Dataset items

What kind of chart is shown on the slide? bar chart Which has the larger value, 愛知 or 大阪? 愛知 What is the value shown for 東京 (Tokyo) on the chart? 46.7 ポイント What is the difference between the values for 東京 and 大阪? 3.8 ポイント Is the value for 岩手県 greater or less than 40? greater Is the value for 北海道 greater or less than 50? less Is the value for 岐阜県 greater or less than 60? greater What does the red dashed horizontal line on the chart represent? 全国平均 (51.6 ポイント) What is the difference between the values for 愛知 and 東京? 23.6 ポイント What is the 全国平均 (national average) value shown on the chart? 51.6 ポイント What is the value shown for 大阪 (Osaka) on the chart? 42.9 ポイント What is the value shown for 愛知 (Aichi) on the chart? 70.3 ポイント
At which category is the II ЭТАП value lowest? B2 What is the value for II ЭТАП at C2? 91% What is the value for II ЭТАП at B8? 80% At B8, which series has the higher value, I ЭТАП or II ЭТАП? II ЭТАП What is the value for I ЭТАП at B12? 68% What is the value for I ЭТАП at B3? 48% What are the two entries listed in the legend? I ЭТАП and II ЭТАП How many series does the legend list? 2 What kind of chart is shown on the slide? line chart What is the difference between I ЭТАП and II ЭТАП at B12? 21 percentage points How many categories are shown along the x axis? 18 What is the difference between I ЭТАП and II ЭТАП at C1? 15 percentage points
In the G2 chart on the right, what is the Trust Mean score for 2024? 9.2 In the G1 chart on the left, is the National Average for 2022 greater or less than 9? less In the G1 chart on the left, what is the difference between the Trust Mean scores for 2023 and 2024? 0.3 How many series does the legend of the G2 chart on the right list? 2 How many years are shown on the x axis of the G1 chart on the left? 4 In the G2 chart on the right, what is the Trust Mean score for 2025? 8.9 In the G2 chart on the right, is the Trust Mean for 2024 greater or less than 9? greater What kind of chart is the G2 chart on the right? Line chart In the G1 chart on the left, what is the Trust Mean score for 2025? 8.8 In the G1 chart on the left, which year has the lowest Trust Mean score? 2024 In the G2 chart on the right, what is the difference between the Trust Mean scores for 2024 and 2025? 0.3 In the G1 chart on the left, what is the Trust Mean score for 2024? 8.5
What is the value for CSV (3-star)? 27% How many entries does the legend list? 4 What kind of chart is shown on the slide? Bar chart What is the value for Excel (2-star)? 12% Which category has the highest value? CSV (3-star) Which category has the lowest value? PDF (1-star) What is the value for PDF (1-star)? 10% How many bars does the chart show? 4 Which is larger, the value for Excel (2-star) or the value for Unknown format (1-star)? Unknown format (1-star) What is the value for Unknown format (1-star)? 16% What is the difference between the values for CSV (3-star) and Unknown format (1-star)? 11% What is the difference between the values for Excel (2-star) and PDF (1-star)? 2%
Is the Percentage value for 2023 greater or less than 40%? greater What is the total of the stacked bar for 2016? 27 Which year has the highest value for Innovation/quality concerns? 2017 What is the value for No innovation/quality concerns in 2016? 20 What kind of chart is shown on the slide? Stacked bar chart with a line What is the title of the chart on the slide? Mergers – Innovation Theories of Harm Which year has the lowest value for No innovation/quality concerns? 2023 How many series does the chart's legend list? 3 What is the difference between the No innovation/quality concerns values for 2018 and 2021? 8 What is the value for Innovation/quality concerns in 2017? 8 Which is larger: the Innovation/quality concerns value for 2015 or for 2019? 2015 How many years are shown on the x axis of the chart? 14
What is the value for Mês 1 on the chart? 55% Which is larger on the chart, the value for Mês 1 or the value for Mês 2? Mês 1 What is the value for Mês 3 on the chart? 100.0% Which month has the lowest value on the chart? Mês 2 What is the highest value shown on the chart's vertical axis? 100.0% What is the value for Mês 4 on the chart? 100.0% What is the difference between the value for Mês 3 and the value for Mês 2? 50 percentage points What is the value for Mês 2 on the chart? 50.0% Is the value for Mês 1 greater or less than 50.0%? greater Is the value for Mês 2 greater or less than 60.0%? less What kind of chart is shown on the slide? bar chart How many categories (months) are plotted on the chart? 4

◆ **Task item**: Return every one of the records above verbatim, keeping each line unchanged and in its original order.

◆ **Task result**:
What kind of chart is shown on the slide? bar chart Which has the larger value, 愛知 or 大阪? 愛知 What is the value shown for 東京 (Tokyo) on the chart? 46.7 ポイント What is the difference between the values for 東京 and 大阪? 3.8 ポイント Is the value for 岩手県 greater or less than 40? greater Is the value for 北海道 greater or less than 50? less Is the value for 岐阜県 greater or less than 60? greater What does the red dashed horizontal line on the chart represent? 全国平均 (51.6 ポイント) What is the difference between the values for 愛知 and 東京? 23.6 ポイント What is the 全国平均 (national average) value shown on the chart? 51.6 ポイント What is the value shown for 大阪 (Osaka) on the chart? 42.9 ポイント What is the value shown for 愛知 (Aichi) on the chart? 70.3 ポイント
At which category is the II ЭТАП value lowest? B2 What is the value for II ЭТАП at C2? 91% What is the value for II ЭТАП at B8? 80% At B8, which series has the higher value, I ЭТАП or II ЭТАП? II ЭТАП What is the value for I ЭТАП at B12? 68% What is the value for I ЭТАП at B3? 48% What are the two entries listed in the legend? I ЭТАП and II ЭТАП How many series does the legend list? 2 What kind of chart is shown on the slide? line chart What is the difference between I ЭТАП and II ЭТАП at B12? 21 percentage points How many categories are shown along the x axis? 18 What is the difference between I ЭТАП and II ЭТАП at C1? 15 percentage points
In the G2 chart on the right, what is the Trust Mean score for 2024? 9.2 In the G1 chart on the left, is the National Average for 2022 greater or less than 9? less In the G1 chart on the left, what is the difference between the Trust Mean scores for 2023 and 2024? 0.3 How many series does the legend of the G2 chart on the right list? 2 How many years are shown on the x axis of the G1 chart on the left? 4 In the G2 chart on the right, what is the Trust Mean score for 2025? 8.9 In the G2 chart on the right, is the Trust Mean for 2024 greater or less than 9? greater What kind of chart is the G2 chart on the right? Line chart In the G1 chart on the left, what is the Trust Mean score for 2025? 8.8 In the G1 chart on the left, which year has the lowest Trust Mean score? 2024 In the G2 chart on the right, what is the difference between the Trust Mean scores for 2024 and 2025? 0.3 In the G1 chart on the left, what is the Trust Mean score for 2024? 8.5
What is the value for CSV (3-star)? 27% How many entries does the legend list? 4 What kind of chart is shown on the slide? Bar chart What is the value for Excel (2-star)? 12% Which category has the highest value? CSV (3-star) Which category has the lowest value? PDF (1-star) What is the value for PDF (1-star)? 10% How many bars does the chart show? 4 Which is larger, the value for Excel (2-star) or the value for Unknown format (1-star)? Unknown format (1-star) What is the value for Unknown format (1-star)? 16% What is the difference between the values for CSV (3-star) and Unknown format (1-star)? 11% What is the difference between the values for Excel (2-star) and PDF (1-star)? 2%
Is the Percentage value for 2023 greater or less than 40%? greater What is the total of the stacked bar for 2016? 27 Which year has the highest value for Innovation/quality concerns? 2017 What is the value for No innovation/quality concerns in 2016? 20 What kind of chart is shown on the slide? Stacked bar chart with a line What is the title of the chart on the slide? Mergers – Innovation Theories of Harm Which year has the lowest value for No innovation/quality concerns? 2023 How many series does the chart's legend list? 3 What is the difference between the No innovation/quality concerns values for 2018 and 2021? 8 What is the value for Innovation/quality concerns in 2017? 8 Which is larger: the Innovation/quality concerns value for 2015 or for 2019? 2015 How many years are shown on the x axis of the chart? 14
What is the value for Mês 1 on the chart? 55% Which is larger on the chart, the value for Mês 1 or the value for Mês 2? Mês 1 What is the value for Mês 3 on the chart? 100.0% Which month has the lowest value on the chart? Mês 2 What is the highest value shown on the chart's vertical axis? 100.0% What is the value for Mês 4 on the chart? 100.0% What is the difference between the value for Mês 3 and the value for Mês 2? 50 percentage points What is the value for Mês 2 on the chart? 50.0% Is the value for Mês 1 greater or less than 50.0%? greater Is the value for Mês 2 greater or less than 60.0%? less What kind of chart is shown on the slide? bar chart How many categories (months) are plotted on the chart? 4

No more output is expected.